27 Nisan 2015 Pazartesi

SA1287/KY25-NO5: Irkçılık mı Pegida'dan, Pegida mı Irkçılıktan Çıktı?

"Biz, zaten hep böyleymişiz, burası Deutschlandmış..."


İlk olay olduğunda yazmaya niyetlenmiştim ama abartıyorsun, diyeceklerini düşünerek vazgeçmiştim. Bu gün yaşadıklarımdan sonra yazmasam olmaz diye karar verdim.

Her iki olay da Babam ve Valide Hanım'ın kaldığı köye yakın olan Remscheid'da meydana geldi.

Birincisi olay şöyle gelişti. Babamın ayak damarlarındaki kan dolaşımının kontrolü için Remscheid Sana Hastanesinde işimiz bittikten sonra park parasını ödemek için park otomatının olduğu yere gittim. Önümde üç kişi var ve birinci kadın kartı okuttuktan sonra gitti. İkinci adamın kart okutmasında problem oldu ve "İnformationa başvurun!" yazısı belirdi ekranda.

Bir arkadaki kadın da denedi, ben de denedim aynı yazı çıkınca öndeki iki kişi ve hemen arkamdaki bir kişi durumu anlatmak için danışmaya doğru hareket ettiler. Ben de hemen yarım kat yukarıda olan arabayı çekeyim de babam kar-buz gibi hava üşümesin diye düşündüm ve arabayı alarak otomatın yakınına çektim ve babamı arabaya buyur ettim.


Bu arada baktım otomat çalışmaya başlamış ve benim bir arkamdaki adama sıra gelmiş. Hemen kuyruğun en önüne koşarak otomat bozulmadan önce sırada olduğumu ve önümdeki adamın bile önünde olduğumu ve ihtiyar babam üşümesin diye arabayı çektiğimi söyleyerek bütün nezaketimi takınarak rica ettim. 

Sıradaki adam da durumumu teyid etmesine rağmen sıranın başındaki kadın "Olmaz" dedi. Ben, buna rağmen öne geçmeye hamle yapınca başka bir kadın beklenmedik bir hamle ile otomat ve kadın arasına baraj kurarak beni engelledi. "Ne oluyoruz" diyor bir yandan da yaptıklarının doğru olmadığını anlatmaya çalışıyorum. Bu arada herkes bir öne bir sola bakıyorlar ama ben otomata kitlendiğim için sola hiç bakmıyorum. O kadından kurtulduktan sonra ince bir hamle ile öndeki kadının arkasına yanaştım.  Bu hamlem üzerine kuyruktaki uğultu gol kaçıran futbolcunun arkasından söven taraftar uğultusu gibi olsa da hemen arkamdaki iri yarı ve yaklaşık yetmiş yaşlarındaki adamın bizzat beni hedef alan sözleri uyanmama sebep oldu..

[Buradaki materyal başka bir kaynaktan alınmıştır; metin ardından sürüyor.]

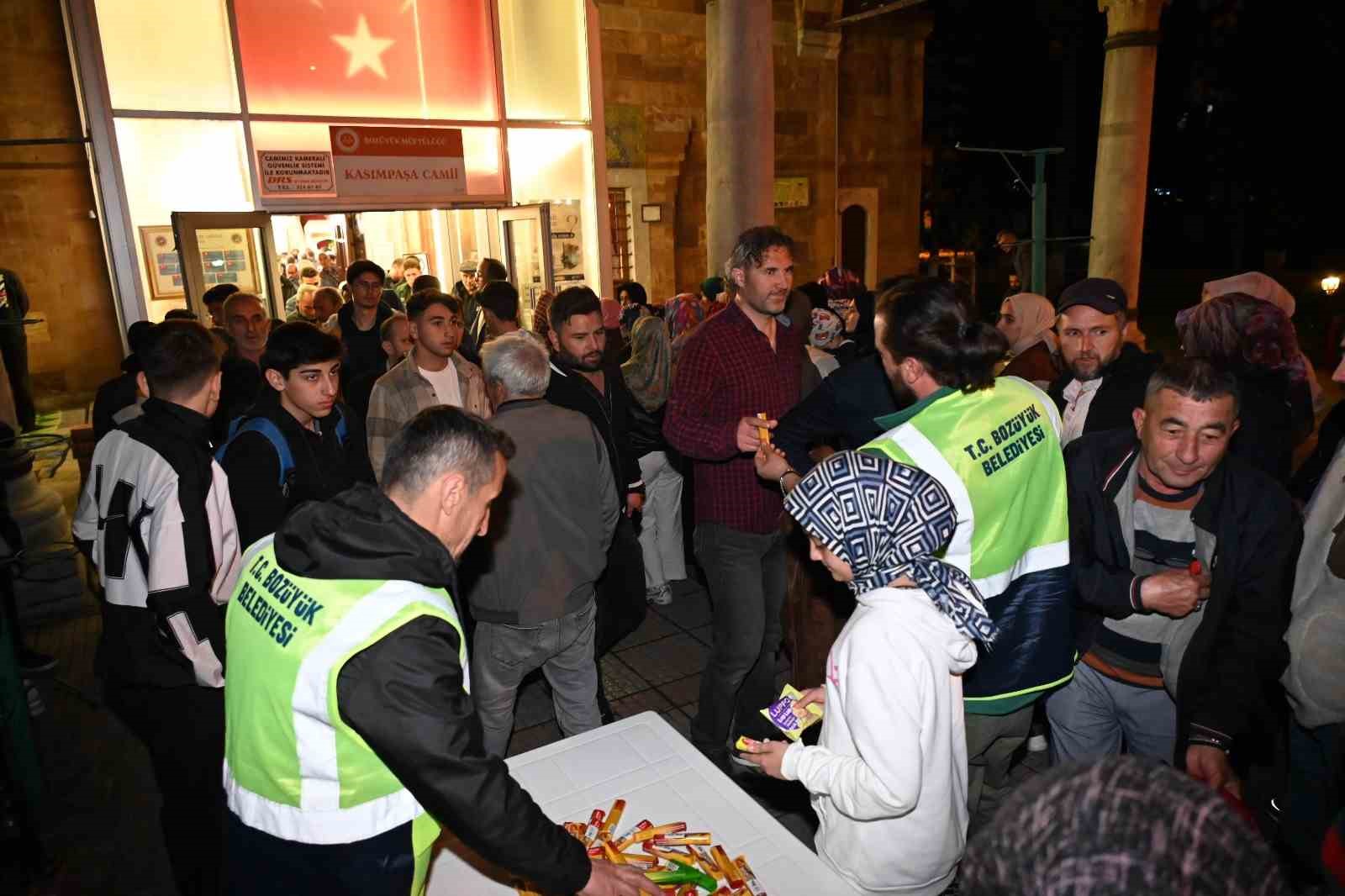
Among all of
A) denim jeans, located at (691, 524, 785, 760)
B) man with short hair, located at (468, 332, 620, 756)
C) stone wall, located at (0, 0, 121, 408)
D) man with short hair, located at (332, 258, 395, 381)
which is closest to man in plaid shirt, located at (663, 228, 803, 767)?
denim jeans, located at (691, 524, 785, 760)

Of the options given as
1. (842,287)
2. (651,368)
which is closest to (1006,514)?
(651,368)

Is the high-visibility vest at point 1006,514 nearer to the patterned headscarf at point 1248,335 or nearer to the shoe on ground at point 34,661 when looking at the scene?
the patterned headscarf at point 1248,335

Biz, zaten hep böyleymişiz, burası Deutschlandmış... "Anaaaa!" dedim içimden ve halâ sola bakanlara bakarak ben de gayri ihtiyari sola bakmış oldum. Bir de ne göreyim? Babam arabanın yan kapısını açmış bizi seyrediyor ve başında da hem namaz hem dışarıda giyilen örgü, kahverengi namaz takkesi duruyor, durmuyor ben buradayım diyor. 

Meğer kuyruktaki zevatın bana atar yapmasının, toplu müdafaa yapmasının sebebi babam ve babam üzerinden bağıran Müslüman, Türk imajı imiş! O takkeyi takmayacaktın be baba!!

Şimdi siz diyeceksiniz ki babanın ne suçu var? Suçu yok çünkü olan bitene bir anlam veremiyor zira kulakları duymuyor babamın. 

Tamam babamın suçu yoksa suç kimin o zaman? Kuyruktaki adamlar suçlu desem onlarda adam tipi yok, suçlu sensin derseniz bende de müslüman tipi yok!!!


Yolda giderken soruyor babam: "Oradaki itiş kalkışın sebebi neydi oğlum?!" 

Buyurun siz cevaplayın neden çıktı bu hır?!